Questions ::
- a) Answer these questions about the Nintendo excerpt:
(i) Instead of allowing its characters on mobile devices, what did Nintendo stick to?
(ii) Which mobile publisher did Nintendo announce an alliance with?
(iii) Which of Nintendo's characters does the deal cover?
- b) From the Nintendo excerpt, return everything from "For years, people" down to "or a tablet.", with no changes.

Excerpt provided ::
For years, people have been arguing for Nintendo to bring its popular games to smartphones and tablets, in the hopes of gaining access to classic Mario adventures without the need of a special console. And for years, Nintendo has resisted, instead sticking to its own proprietary hardware and rejecting the very concept of Nintendo characters on mobile devices. However, it looks like the time has finally come – we’ll finally be seeing Nintendo properties on a smartphone or a tablet.

The company has announced a business and capital alliance with mobile publisher DeNA, which will develop and manage game applications for smart devices based on Nintendo’s popular IP’s. The deal covers all of Nintendo’s characters, so we could be seeing Mario and possibly Pokémon as well.

Collected data entries ::
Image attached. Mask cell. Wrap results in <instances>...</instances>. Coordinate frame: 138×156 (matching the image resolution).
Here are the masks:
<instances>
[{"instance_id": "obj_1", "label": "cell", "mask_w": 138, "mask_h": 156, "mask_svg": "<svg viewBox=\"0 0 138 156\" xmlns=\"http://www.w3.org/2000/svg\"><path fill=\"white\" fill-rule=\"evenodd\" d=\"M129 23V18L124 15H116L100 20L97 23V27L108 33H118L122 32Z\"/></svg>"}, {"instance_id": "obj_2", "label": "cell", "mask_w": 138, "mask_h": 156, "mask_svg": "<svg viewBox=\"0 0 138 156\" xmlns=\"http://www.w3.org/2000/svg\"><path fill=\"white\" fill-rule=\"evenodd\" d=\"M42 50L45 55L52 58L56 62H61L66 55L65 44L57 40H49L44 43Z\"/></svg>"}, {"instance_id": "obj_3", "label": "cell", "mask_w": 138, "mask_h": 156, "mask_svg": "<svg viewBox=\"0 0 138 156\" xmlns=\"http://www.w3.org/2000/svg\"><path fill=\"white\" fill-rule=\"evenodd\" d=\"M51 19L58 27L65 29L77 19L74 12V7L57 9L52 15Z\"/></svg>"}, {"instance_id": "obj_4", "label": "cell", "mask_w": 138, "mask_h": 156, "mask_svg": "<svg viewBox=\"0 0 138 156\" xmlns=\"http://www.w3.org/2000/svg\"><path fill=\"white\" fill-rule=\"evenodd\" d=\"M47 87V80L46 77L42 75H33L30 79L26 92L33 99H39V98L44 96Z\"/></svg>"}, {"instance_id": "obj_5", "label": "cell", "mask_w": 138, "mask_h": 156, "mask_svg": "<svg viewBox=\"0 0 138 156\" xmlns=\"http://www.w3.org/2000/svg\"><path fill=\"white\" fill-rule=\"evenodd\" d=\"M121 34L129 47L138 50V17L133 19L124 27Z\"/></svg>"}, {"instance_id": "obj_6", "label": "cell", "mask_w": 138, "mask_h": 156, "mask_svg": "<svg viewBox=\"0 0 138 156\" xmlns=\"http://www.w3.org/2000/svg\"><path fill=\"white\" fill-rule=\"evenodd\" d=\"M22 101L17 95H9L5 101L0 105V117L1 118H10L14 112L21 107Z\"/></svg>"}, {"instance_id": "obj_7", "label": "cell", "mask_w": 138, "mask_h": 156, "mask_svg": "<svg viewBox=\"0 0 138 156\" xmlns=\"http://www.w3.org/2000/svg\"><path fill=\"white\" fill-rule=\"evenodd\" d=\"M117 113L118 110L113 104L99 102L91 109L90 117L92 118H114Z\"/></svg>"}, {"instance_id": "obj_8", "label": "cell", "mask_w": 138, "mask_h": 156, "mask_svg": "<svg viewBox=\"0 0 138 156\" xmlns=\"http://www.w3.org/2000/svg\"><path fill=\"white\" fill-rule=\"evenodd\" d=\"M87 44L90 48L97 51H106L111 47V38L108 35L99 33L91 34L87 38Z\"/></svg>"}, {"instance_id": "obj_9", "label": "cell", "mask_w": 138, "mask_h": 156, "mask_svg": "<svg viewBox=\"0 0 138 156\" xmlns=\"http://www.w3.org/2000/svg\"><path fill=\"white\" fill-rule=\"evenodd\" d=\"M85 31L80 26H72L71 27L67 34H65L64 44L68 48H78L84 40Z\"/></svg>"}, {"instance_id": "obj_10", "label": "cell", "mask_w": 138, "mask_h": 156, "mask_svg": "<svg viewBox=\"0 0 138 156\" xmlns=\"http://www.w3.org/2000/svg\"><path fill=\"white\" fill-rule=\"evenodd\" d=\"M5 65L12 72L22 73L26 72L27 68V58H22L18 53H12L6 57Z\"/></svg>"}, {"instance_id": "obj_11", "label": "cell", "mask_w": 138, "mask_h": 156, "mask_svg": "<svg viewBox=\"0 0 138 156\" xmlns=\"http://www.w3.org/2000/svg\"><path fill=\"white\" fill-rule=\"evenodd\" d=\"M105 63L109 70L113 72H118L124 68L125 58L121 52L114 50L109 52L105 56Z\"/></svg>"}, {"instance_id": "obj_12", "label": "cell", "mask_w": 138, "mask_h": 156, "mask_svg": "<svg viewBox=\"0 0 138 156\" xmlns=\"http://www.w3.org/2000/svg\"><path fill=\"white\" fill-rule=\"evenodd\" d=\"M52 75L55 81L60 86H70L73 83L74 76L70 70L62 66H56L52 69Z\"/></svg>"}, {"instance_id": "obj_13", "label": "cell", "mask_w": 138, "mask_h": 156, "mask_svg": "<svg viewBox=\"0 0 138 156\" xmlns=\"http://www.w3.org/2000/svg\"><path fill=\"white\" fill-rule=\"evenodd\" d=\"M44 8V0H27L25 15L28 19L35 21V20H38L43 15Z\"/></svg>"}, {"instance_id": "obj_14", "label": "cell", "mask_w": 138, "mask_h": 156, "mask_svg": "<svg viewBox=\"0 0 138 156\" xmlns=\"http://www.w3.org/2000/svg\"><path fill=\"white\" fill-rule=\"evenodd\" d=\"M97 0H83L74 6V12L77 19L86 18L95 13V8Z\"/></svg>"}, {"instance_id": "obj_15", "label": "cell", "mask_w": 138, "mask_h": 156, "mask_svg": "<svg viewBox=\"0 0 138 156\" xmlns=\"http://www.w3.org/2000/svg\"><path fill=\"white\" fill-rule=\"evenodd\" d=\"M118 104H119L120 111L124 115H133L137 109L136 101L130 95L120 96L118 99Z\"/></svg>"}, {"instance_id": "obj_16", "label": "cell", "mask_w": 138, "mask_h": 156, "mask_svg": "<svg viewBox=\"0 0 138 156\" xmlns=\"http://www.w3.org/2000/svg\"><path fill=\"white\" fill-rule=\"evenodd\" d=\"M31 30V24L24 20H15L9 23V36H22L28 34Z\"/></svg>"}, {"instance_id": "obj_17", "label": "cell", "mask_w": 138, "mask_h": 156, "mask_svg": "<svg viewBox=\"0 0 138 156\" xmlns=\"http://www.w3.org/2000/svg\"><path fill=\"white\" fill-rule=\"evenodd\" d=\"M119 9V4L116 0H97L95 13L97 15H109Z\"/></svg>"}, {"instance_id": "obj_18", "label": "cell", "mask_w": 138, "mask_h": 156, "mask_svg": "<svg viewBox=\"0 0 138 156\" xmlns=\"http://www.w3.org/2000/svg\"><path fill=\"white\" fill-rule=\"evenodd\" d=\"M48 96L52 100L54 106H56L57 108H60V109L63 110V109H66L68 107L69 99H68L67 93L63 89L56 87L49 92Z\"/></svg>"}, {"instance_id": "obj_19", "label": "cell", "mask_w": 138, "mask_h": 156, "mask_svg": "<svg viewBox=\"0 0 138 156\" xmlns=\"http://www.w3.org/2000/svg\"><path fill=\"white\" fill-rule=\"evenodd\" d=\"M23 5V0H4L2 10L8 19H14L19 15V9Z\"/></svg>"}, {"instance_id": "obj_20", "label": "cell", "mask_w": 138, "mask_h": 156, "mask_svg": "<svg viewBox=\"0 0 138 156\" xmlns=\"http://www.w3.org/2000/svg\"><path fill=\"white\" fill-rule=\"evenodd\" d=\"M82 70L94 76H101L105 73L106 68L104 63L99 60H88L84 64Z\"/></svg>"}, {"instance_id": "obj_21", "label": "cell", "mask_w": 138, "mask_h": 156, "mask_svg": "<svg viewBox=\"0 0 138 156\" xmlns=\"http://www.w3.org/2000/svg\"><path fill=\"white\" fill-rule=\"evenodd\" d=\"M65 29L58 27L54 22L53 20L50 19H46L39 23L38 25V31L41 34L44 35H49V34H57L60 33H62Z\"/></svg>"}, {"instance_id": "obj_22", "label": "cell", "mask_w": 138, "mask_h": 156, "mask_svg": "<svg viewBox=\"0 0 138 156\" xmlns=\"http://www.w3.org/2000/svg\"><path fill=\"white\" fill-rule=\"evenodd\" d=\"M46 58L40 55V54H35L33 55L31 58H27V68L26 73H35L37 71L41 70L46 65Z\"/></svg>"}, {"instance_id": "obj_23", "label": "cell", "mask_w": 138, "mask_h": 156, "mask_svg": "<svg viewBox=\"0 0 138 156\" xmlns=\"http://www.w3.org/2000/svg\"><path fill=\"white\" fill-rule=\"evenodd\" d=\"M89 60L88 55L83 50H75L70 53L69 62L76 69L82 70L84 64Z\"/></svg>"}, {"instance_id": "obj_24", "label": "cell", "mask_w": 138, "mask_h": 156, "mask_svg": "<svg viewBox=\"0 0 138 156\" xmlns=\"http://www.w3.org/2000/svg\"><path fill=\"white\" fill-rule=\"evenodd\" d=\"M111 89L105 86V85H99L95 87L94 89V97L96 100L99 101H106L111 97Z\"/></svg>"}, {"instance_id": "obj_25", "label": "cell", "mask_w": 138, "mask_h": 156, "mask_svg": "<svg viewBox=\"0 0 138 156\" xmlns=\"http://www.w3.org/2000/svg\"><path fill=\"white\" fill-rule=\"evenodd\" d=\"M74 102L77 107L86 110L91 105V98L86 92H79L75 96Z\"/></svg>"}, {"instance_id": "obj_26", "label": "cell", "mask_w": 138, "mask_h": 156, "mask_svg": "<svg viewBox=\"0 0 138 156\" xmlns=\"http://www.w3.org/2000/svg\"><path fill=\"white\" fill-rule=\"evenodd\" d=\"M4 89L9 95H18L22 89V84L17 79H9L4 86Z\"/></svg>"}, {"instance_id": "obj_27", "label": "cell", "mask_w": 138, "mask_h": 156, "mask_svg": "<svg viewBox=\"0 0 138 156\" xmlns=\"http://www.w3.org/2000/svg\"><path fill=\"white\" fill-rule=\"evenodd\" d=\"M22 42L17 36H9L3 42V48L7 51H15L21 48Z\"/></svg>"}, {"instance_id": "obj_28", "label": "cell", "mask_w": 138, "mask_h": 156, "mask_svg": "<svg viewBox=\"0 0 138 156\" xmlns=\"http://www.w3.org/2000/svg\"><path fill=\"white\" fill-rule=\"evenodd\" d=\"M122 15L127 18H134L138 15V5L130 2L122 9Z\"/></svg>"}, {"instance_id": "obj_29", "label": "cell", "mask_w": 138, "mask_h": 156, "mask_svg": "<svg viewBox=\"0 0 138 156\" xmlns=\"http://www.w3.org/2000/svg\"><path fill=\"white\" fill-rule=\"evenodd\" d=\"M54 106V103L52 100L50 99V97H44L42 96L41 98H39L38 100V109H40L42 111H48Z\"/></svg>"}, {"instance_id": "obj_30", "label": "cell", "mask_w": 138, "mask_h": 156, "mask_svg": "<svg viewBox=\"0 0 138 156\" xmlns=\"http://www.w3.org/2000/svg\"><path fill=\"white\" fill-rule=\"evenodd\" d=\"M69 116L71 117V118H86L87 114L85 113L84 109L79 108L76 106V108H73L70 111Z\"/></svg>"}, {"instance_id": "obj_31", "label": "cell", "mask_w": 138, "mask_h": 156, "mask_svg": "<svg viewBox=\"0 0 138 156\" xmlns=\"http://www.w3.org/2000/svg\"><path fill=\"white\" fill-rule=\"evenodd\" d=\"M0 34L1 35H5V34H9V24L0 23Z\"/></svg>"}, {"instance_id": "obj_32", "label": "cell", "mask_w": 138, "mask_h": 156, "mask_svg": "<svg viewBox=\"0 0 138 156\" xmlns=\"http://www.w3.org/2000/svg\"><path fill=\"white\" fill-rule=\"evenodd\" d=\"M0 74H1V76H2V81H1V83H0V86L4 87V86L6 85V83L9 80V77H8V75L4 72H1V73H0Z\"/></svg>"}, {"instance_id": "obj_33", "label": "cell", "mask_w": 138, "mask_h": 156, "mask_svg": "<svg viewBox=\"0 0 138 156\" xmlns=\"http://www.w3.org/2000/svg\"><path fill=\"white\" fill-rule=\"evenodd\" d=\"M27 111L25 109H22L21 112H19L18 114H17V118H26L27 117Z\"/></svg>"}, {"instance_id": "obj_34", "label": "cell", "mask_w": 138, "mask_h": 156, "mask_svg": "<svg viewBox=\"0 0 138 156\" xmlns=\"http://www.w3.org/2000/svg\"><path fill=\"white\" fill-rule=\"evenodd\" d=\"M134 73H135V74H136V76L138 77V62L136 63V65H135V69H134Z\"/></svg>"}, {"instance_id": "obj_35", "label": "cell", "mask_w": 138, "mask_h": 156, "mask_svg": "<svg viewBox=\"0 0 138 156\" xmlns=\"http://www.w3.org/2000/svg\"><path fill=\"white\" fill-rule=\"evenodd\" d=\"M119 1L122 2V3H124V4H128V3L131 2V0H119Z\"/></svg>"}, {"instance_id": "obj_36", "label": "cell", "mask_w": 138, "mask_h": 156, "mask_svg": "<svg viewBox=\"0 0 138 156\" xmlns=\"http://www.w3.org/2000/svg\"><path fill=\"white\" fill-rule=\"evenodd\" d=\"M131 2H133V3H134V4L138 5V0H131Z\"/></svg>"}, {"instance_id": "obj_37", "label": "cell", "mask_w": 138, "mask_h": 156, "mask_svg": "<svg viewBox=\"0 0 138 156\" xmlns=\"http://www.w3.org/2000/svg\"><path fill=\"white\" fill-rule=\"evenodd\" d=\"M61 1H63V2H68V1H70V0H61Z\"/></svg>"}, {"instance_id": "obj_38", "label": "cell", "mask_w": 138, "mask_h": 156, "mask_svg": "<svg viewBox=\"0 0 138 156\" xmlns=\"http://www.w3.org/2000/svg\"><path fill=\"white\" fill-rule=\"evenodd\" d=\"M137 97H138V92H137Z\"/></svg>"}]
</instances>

Responses in order ::
- a)
(i) Its own proprietary hardware.
(ii) DeNA.
(iii) All of Nintendo's characters.

- b)
For years, people have been arguing for Nintendo to bring its popular games to smartphones and tablets, in the hopes of gaining access to classic Mario adventures without the need of a special console. And for years, Nintendo has resisted, instead sticking to its own proprietary hardware and rejecting the very concept of Nintendo characters on mobile devices. However, it looks like the time has finally come – we’ll finally be seeing Nintendo properties on a smartphone or a tablet.